Should 11-year-olds be charged with adult crimes?

How young is “old enough” to be an adult criminal?

An 11-year-old boy in Tennessee is facing first-degree murder charges in the death of an 8-year-old he shot after he asked to see her puppy and she said no. The boy used his father’s 12-gauge shotgun, taking it from an unlocked closet, according to a story in the Washington Post. The local prosecutor will decide whether to charge the boy as an adult.

Nobody with a soul can seriously ignore the tragic nature of the death of any child. However, two wrongs do not make a right; prosecuting a very young child for murder and sending him to prison for life is tragic in and of itself. It essentially takes the life of another child and causes unimaginable heartache for others.

For centuries American and English common law held that children under age 14 were not legally capable of forming criminal intent. For any crime to occur, there must be the convergence of what is known as the “actus reus” (the guilty act) and the “mens rea” (the guilty mind, also known as criminal intent).

Without these two necessary pieces, a crime does not exist. State legislatures across America have largely changed the traditional common-law idea that children are unable to formulate criminal intent. There is no national standard in determining at what age a child can be treated as an adult in the criminal justice system. The result is that approximately 200,000 American children are charged and incarcerated every year — as adults, according to the Open Society Foundations.

Fourteen states have no minimum age at which children can be prosecuted as adults, according to the Equal Justice Initiative. In some cases children younger than 10 have been prosecuted as adults.

I suggest that except for extraordinary circumstances, no child under the age of at least 17 should be sentenced to lengthy incarceration in adult jails. It is beyond debate that the human brain does not reach anything close to maturity until the early to mid 20s.

Therefore it stands to reason that an adolescent or prepubescent child cannot understand the nature and the consequences of their actions. Why, therefore, in a rational society would anyone think it is appropriate to apply adult consequences to the choices made by children?
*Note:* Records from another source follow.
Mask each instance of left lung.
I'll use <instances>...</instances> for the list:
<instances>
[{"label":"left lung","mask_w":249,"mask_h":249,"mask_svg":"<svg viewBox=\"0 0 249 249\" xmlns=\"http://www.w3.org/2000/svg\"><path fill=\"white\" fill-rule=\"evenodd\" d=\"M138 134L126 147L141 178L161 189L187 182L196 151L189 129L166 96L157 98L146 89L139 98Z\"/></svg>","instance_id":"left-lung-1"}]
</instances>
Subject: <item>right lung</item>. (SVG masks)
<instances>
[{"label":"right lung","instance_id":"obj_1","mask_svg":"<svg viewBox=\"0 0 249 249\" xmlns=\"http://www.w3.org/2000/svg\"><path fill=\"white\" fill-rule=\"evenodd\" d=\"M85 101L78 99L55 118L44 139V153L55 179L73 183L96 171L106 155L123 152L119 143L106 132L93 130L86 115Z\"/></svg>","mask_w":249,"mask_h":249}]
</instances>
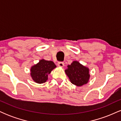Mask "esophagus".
I'll return each instance as SVG.
<instances>
[{
    "mask_svg": "<svg viewBox=\"0 0 121 121\" xmlns=\"http://www.w3.org/2000/svg\"><path fill=\"white\" fill-rule=\"evenodd\" d=\"M57 65H58V66H59V67L62 68V67H64V62H60L57 64Z\"/></svg>",
    "mask_w": 121,
    "mask_h": 121,
    "instance_id": "obj_1",
    "label": "esophagus"
}]
</instances>
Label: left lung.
Listing matches in <instances>:
<instances>
[{"label": "left lung", "mask_w": 121, "mask_h": 121, "mask_svg": "<svg viewBox=\"0 0 121 121\" xmlns=\"http://www.w3.org/2000/svg\"><path fill=\"white\" fill-rule=\"evenodd\" d=\"M67 67L65 72L72 84L77 86H81L88 82L91 77L88 68L77 61H73Z\"/></svg>", "instance_id": "8db88e82"}]
</instances>
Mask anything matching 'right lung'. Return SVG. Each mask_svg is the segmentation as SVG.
Wrapping results in <instances>:
<instances>
[{
	"label": "right lung",
	"instance_id": "1",
	"mask_svg": "<svg viewBox=\"0 0 121 121\" xmlns=\"http://www.w3.org/2000/svg\"><path fill=\"white\" fill-rule=\"evenodd\" d=\"M56 68V65L52 61L41 59L38 63L30 67V77L36 83L43 84L48 80V74Z\"/></svg>",
	"mask_w": 121,
	"mask_h": 121
}]
</instances>
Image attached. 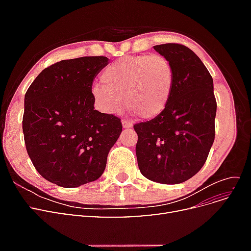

The answer? Emotional knee-jerk reactions by politicians who pass laws without considering the bigger picture.

For example consider the case of little Amy Yates, age 8 at the time she died, strangled in Georgia in 2004.

At the time it was widely believed that her 12-year-old neighbor Jonathan Adams was guilty of the crime. According to Georgia law at the time the maximum penalty Adams could face was two years in confinement due to his age. He entered a plea without admitting guilt but it is now widely believed he was in fact innocent.

Nevertheless, the Georgia Legislature responded almost immediately and unanimously out of emotion and passed what is known as “Amy’s Law” which would have provided for five years incarceration.

Every state in the United States has some procedure in place to prosecute children as adults under certain circumstances.

And there can be no doubt that sometimes it is appropriate to do so — especially in cases where the offender is somewhat older and it can be shown that person is not capable of rehabilitation and where there is strong evidence of planning. Sometimes there may be evidence the person knew and understood the nature and consequences of their actions, which could justify an adult prosecution

But the fact remains that children are children — they are not adults and their brains do not work the same as an adult. Just ask any parent. Children cannot enlist in the military. Children — indeed, adults under 21, cannot legally order a beer. Children cannot enter into contracts. Children cannot make legal decisions for themselves, but they CAN be held to adult standards if they are charged with crimes.

And almost beyond belief, children can be executed for crimes they commit at very young ages.

Setting aside for the moment that the punishment may sometimes fit the crime, it is worth noting that children in adult prisons do you not fare well at all. Approximately 10,000 children are held in adult jails and prisons in the United States.

These are kids who are five times more likely to be raped or otherwise sexually assaulted than in juvenile facilities. The risk of suicide is likewise much higher for juveniles in adult jails. This raises the issue of whether prolonged incarceration of children violates the Eighth Amendment’s prohibition against cruel and unusual punishment.

There is little if any evidence to suggest that treating juveniles as adults in the criminal justice system decreases crime or has any deterrent effect. In fact, what evidence does exist suggests the opposite. Studies show that incarcerating children more often than not results in higher rates of recidivism; essentially, it turns children into hardened criminals.

But I don’t need studies to tell me this because I have seen it for myself.

I have worked in and around the criminal justice system for about 28 years. I was trained to believe that juvenile courts were courts of rehabilitation rather than punishment. I was trained to believe that children were salvageable whereas sometimes adults are not.

I still believe that to be the case, but in my lifetime there has been a drastic shift from notions of rehabilitation to quests for revenge and vengeance regardless of the age of the accused.

As a parent I know without question that children do not think about the world around them the way we adults do. They have little if any perspective and they often use poor judgment.

It may not be possible to come up with a bright line rule defining the age at which a child can be tried as an adult. It should depend on a case-by-case analysis based on the child’s age and other relevant factors. This decision should be left to judges with the help of psychiatrists and psychologists rather than ad-hoc legislative determinations. After all, that’s why we have judges — to make decisions based on the totality of the circumstances.